TASK GOAL
Reproduce the entries below verbatim. Start at the line containing "What is the proximity" and stop after the last line of the entries.

DATASET RECORDS
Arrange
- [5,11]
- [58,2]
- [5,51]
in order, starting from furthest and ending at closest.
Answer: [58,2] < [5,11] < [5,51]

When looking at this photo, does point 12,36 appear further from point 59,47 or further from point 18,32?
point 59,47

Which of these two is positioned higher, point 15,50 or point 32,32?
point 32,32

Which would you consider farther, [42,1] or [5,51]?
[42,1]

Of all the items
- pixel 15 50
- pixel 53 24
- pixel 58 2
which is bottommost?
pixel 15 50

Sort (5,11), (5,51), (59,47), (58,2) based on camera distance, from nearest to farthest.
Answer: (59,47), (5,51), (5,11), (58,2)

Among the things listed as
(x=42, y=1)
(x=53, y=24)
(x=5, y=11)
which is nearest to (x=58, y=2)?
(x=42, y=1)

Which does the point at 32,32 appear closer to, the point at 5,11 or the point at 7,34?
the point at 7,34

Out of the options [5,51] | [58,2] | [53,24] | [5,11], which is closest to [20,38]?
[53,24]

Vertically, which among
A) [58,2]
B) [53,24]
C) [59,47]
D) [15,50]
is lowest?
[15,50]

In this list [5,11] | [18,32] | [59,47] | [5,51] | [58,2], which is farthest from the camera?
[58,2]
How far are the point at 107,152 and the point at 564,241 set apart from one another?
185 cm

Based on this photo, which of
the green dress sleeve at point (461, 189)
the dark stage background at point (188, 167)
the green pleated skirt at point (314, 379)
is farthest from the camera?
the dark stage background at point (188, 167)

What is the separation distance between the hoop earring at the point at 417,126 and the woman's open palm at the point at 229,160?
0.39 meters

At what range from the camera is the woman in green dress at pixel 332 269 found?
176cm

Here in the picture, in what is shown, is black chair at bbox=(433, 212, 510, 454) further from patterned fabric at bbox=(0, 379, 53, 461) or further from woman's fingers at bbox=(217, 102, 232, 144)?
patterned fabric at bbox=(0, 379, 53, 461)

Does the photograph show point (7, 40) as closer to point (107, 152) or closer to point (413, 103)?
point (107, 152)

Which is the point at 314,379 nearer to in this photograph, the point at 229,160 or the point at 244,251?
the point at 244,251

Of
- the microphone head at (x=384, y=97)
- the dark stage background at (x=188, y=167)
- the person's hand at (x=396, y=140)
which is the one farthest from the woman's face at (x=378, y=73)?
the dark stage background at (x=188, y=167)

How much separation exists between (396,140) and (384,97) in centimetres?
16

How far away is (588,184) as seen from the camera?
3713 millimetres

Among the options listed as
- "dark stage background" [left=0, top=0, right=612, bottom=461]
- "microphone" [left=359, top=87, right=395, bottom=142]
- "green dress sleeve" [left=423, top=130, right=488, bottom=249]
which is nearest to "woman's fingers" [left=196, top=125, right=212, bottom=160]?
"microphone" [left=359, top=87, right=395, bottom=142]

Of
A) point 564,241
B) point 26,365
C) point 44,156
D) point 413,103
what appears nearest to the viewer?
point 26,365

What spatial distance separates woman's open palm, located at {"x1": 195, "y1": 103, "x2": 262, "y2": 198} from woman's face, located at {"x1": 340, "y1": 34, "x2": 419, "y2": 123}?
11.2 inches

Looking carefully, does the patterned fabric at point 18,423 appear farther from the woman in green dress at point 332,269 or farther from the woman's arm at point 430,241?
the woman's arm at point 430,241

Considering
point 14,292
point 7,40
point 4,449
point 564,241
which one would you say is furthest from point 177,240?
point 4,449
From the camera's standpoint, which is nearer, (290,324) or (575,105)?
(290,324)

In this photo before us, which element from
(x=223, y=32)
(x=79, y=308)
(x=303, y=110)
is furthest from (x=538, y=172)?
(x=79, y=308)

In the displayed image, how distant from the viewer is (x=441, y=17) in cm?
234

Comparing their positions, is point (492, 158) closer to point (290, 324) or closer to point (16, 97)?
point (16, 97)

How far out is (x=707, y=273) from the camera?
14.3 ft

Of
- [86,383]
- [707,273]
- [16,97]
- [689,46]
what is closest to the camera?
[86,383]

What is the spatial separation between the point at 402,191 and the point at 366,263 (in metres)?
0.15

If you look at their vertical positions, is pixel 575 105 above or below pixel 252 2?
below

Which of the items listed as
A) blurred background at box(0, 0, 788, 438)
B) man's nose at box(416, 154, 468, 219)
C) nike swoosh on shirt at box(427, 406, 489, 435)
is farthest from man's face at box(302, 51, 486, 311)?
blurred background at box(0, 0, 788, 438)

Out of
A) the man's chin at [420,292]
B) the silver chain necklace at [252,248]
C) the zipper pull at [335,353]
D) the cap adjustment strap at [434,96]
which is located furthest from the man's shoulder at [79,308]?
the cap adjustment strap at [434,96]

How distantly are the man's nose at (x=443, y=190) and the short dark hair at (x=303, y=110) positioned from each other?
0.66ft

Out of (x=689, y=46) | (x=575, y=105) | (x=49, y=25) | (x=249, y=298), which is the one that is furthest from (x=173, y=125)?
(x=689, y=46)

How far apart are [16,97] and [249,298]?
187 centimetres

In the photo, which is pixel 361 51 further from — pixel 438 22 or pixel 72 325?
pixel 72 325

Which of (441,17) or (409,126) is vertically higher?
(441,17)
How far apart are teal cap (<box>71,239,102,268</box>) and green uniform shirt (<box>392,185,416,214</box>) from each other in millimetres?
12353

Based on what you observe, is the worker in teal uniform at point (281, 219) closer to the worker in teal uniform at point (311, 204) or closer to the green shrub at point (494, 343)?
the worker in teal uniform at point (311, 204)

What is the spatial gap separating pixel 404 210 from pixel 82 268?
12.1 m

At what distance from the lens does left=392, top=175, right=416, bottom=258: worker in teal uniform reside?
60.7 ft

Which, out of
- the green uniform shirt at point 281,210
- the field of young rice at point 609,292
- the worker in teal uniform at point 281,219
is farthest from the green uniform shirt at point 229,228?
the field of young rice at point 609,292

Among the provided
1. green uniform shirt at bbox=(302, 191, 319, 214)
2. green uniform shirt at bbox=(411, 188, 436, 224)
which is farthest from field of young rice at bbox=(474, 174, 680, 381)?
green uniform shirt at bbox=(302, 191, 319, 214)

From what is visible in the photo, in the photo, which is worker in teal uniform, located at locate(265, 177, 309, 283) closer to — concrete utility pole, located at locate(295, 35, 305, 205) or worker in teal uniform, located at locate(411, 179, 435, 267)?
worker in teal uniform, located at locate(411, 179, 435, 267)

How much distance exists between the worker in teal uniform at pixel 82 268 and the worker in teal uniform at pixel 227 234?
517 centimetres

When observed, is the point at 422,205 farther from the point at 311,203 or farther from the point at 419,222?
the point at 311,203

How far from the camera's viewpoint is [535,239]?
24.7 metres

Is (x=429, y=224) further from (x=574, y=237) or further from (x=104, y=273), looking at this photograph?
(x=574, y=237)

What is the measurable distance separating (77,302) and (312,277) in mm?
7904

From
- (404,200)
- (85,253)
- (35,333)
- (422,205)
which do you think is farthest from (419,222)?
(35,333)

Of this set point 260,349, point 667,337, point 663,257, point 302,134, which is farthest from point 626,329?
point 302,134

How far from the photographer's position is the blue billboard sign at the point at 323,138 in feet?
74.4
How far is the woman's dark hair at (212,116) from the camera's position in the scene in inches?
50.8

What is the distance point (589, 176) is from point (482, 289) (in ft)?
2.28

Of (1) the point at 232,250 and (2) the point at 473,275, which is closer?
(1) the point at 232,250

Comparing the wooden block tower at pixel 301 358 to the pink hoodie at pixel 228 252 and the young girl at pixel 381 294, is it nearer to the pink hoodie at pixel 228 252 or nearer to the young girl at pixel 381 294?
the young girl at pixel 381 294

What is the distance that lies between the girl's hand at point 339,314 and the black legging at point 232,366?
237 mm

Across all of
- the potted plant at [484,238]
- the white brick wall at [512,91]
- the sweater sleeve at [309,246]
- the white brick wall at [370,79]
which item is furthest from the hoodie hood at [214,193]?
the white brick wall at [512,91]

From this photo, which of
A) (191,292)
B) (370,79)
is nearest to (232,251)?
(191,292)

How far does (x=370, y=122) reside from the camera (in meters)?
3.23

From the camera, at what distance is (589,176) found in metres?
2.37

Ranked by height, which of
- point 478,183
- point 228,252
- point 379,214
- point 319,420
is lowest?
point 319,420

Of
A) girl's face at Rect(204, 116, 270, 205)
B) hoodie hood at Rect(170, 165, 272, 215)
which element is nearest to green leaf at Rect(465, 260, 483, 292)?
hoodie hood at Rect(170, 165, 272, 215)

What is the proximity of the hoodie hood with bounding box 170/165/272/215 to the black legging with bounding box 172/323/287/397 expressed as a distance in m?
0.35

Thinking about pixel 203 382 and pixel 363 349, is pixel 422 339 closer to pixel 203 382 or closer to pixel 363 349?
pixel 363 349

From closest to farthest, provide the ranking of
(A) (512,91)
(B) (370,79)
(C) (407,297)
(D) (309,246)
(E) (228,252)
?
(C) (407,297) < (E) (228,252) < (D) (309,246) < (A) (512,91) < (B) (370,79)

WRITTEN SOLUTION
What is the proximity of the hoodie hood with bounding box 170/165/272/215 to the black legging with bounding box 172/323/287/397 expressed as a distance in m?
0.35

Thinking about pixel 203 382 and pixel 363 349, is pixel 422 339 closer to pixel 203 382 or closer to pixel 363 349?
pixel 363 349

From closest to farthest, provide the ranking of
(A) (512,91)
(B) (370,79)
(C) (407,297)
(D) (309,246)
(E) (228,252)
?
(C) (407,297) < (E) (228,252) < (D) (309,246) < (A) (512,91) < (B) (370,79)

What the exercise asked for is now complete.